The movie’s greatest strength is the performance of Javier Bardin as Arenas. A Spanish actor (“Live Flesh”, “Jamon, Jamon”) appearing in his first English language film, he is a revelation. His heavy brooding eyes and full mouth produce a range of emotions from joy to passion to horror. His best scene takes pace when he applies for approval to be taken away on the Mariel boats to the United States. Castro will only send known homosexuals or people with criminal records (who said Fidel never gave the U.S. anything). Arenas, a homosexual, must convince the visa guards that he is a verifiable homosexual. He has to talk the talk and walk the walk. Bardin does not play the scene for laughs. He portrays a man embarrassed by what he does but too dedicated to a quest to let a once in a lifetime opportunity pass. His body performs the pony show but his eyes have the glare of the steadfast in them. They are eyes that will not be mocked. Bardin’s performance is the best one I’ve seen an actor give in some time.
“Before Night Falls” has few Christian values to commend it. Homosexuality is depicted, at times graphically. There is one unfortunate scene which mocks religion (a party in which the revelers dress up like bishops and nuns as they drink and dance). My strongest objection was to the ending which depicts Arenas’ suicide—murder (his room-mate “helps” him to die). The portrayal of Arenas’ death is factual, and fortunately not romanticized. But it is disturbing, nonetheless.

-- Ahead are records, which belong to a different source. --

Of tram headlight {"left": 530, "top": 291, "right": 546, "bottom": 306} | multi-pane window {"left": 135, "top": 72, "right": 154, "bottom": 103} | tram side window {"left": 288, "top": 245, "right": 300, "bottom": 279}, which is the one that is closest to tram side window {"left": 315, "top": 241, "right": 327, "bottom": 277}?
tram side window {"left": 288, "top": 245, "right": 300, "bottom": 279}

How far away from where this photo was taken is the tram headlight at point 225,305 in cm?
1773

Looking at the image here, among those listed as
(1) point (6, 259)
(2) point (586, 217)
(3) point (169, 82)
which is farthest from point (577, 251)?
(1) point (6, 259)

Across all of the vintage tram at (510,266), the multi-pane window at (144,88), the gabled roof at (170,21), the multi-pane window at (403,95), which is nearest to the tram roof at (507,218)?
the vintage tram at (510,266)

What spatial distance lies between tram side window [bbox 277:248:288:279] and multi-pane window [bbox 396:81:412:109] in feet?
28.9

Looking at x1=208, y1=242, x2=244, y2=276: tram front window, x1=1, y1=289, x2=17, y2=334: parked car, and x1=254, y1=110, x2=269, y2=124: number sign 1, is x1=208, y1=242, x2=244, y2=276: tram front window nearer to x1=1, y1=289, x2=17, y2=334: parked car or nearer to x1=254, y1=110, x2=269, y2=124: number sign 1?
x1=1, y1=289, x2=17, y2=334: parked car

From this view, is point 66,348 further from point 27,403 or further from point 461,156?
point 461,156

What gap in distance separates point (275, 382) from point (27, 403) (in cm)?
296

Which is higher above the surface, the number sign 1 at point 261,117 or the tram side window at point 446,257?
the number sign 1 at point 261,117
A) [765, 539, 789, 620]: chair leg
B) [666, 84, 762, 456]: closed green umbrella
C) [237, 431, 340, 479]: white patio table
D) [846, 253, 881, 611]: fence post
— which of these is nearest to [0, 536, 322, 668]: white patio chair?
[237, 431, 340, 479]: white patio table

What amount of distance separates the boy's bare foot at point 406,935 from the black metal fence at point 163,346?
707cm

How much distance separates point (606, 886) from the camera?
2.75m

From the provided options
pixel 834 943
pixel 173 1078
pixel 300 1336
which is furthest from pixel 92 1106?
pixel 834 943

I still must commend a film that exposes the evils of Communism, the greatest enemy of Christianity in the past century. Very few movies reveal Marxism for what it truly is. This film and last year’s wonderful “East/West” hopefully represent a new trend in cinema which will take an honest look at the effect of Communism on the lives—cultural and spiritual—of people who suffer under its excesses.